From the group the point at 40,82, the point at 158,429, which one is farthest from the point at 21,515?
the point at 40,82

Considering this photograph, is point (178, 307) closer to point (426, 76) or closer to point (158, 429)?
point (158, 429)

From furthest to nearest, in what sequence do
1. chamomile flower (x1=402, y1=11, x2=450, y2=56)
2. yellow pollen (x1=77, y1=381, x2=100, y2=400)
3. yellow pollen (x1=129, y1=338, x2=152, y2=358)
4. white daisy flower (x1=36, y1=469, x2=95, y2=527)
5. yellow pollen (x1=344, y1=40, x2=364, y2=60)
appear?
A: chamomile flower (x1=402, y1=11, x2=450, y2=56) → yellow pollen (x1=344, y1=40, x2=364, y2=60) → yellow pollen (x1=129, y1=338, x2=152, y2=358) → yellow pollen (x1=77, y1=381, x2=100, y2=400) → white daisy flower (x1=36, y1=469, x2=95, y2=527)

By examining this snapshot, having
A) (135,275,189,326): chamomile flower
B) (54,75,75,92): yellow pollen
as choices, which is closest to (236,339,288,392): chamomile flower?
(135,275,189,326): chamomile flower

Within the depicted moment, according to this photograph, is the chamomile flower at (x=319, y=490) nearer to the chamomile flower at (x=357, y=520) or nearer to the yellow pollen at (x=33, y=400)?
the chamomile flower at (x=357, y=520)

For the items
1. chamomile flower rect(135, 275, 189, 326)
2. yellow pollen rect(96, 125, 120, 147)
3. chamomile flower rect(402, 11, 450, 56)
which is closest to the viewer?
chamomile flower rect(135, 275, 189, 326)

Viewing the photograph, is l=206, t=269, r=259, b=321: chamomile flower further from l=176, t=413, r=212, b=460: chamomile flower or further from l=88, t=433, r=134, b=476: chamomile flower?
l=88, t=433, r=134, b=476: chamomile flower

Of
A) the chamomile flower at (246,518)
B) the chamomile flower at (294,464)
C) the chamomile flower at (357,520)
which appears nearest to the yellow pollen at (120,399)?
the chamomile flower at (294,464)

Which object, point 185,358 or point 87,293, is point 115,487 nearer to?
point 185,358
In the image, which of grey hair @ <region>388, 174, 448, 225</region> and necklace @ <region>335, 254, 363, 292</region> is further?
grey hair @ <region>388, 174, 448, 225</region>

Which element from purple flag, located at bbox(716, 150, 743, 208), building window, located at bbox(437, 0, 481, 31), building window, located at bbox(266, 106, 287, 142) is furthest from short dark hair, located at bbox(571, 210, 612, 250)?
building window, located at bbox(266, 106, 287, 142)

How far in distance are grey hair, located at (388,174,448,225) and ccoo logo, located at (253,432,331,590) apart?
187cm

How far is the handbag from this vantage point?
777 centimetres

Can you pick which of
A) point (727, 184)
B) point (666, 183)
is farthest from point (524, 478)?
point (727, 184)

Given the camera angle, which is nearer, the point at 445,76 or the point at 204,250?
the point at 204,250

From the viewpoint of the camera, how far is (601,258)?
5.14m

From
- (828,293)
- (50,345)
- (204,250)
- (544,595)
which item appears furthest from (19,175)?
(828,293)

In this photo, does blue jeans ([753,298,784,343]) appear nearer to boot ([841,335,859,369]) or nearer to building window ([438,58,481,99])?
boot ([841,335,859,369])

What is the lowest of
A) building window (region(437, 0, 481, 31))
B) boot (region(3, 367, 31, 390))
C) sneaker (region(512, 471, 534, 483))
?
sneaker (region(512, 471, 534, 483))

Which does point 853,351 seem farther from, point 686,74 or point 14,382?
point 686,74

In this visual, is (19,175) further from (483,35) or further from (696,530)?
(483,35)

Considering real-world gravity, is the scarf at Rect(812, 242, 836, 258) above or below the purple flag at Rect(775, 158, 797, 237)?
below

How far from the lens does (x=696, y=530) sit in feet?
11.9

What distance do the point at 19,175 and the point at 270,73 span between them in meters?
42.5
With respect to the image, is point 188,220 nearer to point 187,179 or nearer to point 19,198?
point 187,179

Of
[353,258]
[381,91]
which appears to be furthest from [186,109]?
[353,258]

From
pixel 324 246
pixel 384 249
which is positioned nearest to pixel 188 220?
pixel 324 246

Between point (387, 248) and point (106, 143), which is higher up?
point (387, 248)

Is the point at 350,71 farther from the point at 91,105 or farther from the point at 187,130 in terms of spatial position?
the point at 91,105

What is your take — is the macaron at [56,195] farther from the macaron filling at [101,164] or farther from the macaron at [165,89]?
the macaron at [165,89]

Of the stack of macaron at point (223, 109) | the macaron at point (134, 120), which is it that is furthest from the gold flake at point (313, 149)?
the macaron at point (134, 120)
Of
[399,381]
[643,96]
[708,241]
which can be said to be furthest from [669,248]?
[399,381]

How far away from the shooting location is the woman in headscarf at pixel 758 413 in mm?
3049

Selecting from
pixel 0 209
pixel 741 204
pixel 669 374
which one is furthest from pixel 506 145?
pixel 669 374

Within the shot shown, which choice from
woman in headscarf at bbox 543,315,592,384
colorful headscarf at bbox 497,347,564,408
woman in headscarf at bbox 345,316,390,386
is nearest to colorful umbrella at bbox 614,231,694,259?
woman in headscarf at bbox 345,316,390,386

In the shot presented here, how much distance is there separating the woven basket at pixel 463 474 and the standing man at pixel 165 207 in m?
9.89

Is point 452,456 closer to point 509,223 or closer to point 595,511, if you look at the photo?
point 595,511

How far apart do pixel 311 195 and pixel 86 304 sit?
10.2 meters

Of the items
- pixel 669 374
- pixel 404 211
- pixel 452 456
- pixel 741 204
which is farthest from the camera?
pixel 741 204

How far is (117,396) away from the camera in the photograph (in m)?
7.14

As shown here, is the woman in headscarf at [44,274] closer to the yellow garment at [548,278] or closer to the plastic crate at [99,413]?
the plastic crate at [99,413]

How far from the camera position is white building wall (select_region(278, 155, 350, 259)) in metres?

Çözülecek problem:
Yukarıdaki kayıtların tamamını, tek bir harfini bile değiştirmeden satır satır yeniden yazar mısın?

Problemin çözümü:
From the group the point at 40,82, the point at 158,429, which one is farthest from the point at 21,515?
the point at 40,82

Considering this photograph, is point (178, 307) closer to point (426, 76) or closer to point (158, 429)?
point (158, 429)

From furthest to nearest, in what sequence do
1. chamomile flower (x1=402, y1=11, x2=450, y2=56)
2. yellow pollen (x1=77, y1=381, x2=100, y2=400)
3. yellow pollen (x1=129, y1=338, x2=152, y2=358)
4. white daisy flower (x1=36, y1=469, x2=95, y2=527)
5. yellow pollen (x1=344, y1=40, x2=364, y2=60)
appear?
A: chamomile flower (x1=402, y1=11, x2=450, y2=56) → yellow pollen (x1=344, y1=40, x2=364, y2=60) → yellow pollen (x1=129, y1=338, x2=152, y2=358) → yellow pollen (x1=77, y1=381, x2=100, y2=400) → white daisy flower (x1=36, y1=469, x2=95, y2=527)

By examining this snapshot, having
A) (135,275,189,326): chamomile flower
B) (54,75,75,92): yellow pollen
as choices, which is closest to (236,339,288,392): chamomile flower?
(135,275,189,326): chamomile flower

Within the depicted moment, according to this photograph, is the chamomile flower at (x=319, y=490) nearer to the chamomile flower at (x=357, y=520) or nearer to the yellow pollen at (x=33, y=400)?
the chamomile flower at (x=357, y=520)

For the items
1. chamomile flower rect(135, 275, 189, 326)
2. yellow pollen rect(96, 125, 120, 147)
3. chamomile flower rect(402, 11, 450, 56)
which is closest to the viewer?
chamomile flower rect(135, 275, 189, 326)

Viewing the photograph, is l=206, t=269, r=259, b=321: chamomile flower further from l=176, t=413, r=212, b=460: chamomile flower or further from l=88, t=433, r=134, b=476: chamomile flower?
l=88, t=433, r=134, b=476: chamomile flower

Of
A) the chamomile flower at (246,518)
B) the chamomile flower at (294,464)
C) the chamomile flower at (357,520)
which appears nearest to the yellow pollen at (120,399)?
the chamomile flower at (294,464)

Which object, point 185,358 or point 87,293, is point 115,487 nearer to?
point 185,358
In the image, which of grey hair @ <region>388, 174, 448, 225</region> and necklace @ <region>335, 254, 363, 292</region> is further?
grey hair @ <region>388, 174, 448, 225</region>

Which element from purple flag, located at bbox(716, 150, 743, 208), building window, located at bbox(437, 0, 481, 31), building window, located at bbox(266, 106, 287, 142) is furthest from short dark hair, located at bbox(571, 210, 612, 250)?
building window, located at bbox(266, 106, 287, 142)

How far in distance are grey hair, located at (388,174,448,225) and ccoo logo, located at (253,432,331,590) apart?
187cm

How far is the handbag from this vantage point?
777 centimetres

Can you pick which of
A) point (727, 184)
B) point (666, 183)
is farthest from point (524, 478)?
point (727, 184)

Given the camera angle, which is nearer, the point at 445,76 or the point at 204,250?
the point at 204,250

From the viewpoint of the camera, how far is (601,258)?
5.14m

From
- (828,293)
- (50,345)
- (204,250)
- (544,595)
which item appears furthest from (19,175)?
(828,293)

In this photo, does blue jeans ([753,298,784,343]) appear nearer to boot ([841,335,859,369]) or nearer to building window ([438,58,481,99])?
boot ([841,335,859,369])

What is the lowest of
A) building window (region(437, 0, 481, 31))
B) boot (region(3, 367, 31, 390))
C) sneaker (region(512, 471, 534, 483))
?
sneaker (region(512, 471, 534, 483))

Which does point 853,351 seem farther from, point 686,74 or point 14,382?
point 686,74

In this visual, is (19,175) further from (483,35) or further from (696,530)?
(483,35)

Considering real-world gravity, is the scarf at Rect(812, 242, 836, 258) above or below the purple flag at Rect(775, 158, 797, 237)?
below

How far from the lens does (x=696, y=530) sit in feet?
11.9

What distance do the point at 19,175 and the point at 270,73 span between them in meters?
42.5
With respect to the image, is point 188,220 nearer to point 187,179 or nearer to point 19,198?
point 187,179

Of
[353,258]
[381,91]
which appears to be furthest from [186,109]?
[353,258]

From
pixel 324 246
pixel 384 249
which is positioned nearest to pixel 188 220?
pixel 324 246

Between point (387, 248) and point (106, 143), which is higher up?
point (387, 248)

Is the point at 350,71 farther from the point at 91,105 or farther from the point at 187,130 in terms of spatial position?
the point at 91,105

What is your take — is the macaron at [56,195] farther from the macaron filling at [101,164] or farther from the macaron at [165,89]?
the macaron at [165,89]

Of the stack of macaron at point (223, 109) | the macaron at point (134, 120), which is it that is furthest from the gold flake at point (313, 149)?
the macaron at point (134, 120)
Of
[399,381]
[643,96]
[708,241]
which can be said to be furthest from [669,248]?
[399,381]

How far away from the shooting location is the woman in headscarf at pixel 758 413 in mm?
3049

Selecting from
pixel 0 209
pixel 741 204
pixel 669 374
which one is furthest from pixel 506 145?
pixel 669 374

Within the shot shown, which choice from
woman in headscarf at bbox 543,315,592,384
colorful headscarf at bbox 497,347,564,408
woman in headscarf at bbox 345,316,390,386
is nearest to colorful umbrella at bbox 614,231,694,259?
woman in headscarf at bbox 345,316,390,386

In the shot presented here, how much distance is there separating the woven basket at pixel 463 474 and the standing man at pixel 165 207 in m?
9.89

Is point 452,456 closer to point 509,223 or closer to point 595,511, if you look at the photo?
point 595,511

How far apart do pixel 311 195 and pixel 86 304 sit?
10.2 meters

Of the items
- pixel 669 374
- pixel 404 211
- pixel 452 456
- pixel 741 204
which is farthest from the camera?
pixel 741 204

How far is (117,396) away from the camera in the photograph (in m)?
7.14

As shown here, is the woman in headscarf at [44,274] closer to the yellow garment at [548,278] or closer to the plastic crate at [99,413]?
the plastic crate at [99,413]

How far from the camera position is white building wall (select_region(278, 155, 350, 259)) in metres?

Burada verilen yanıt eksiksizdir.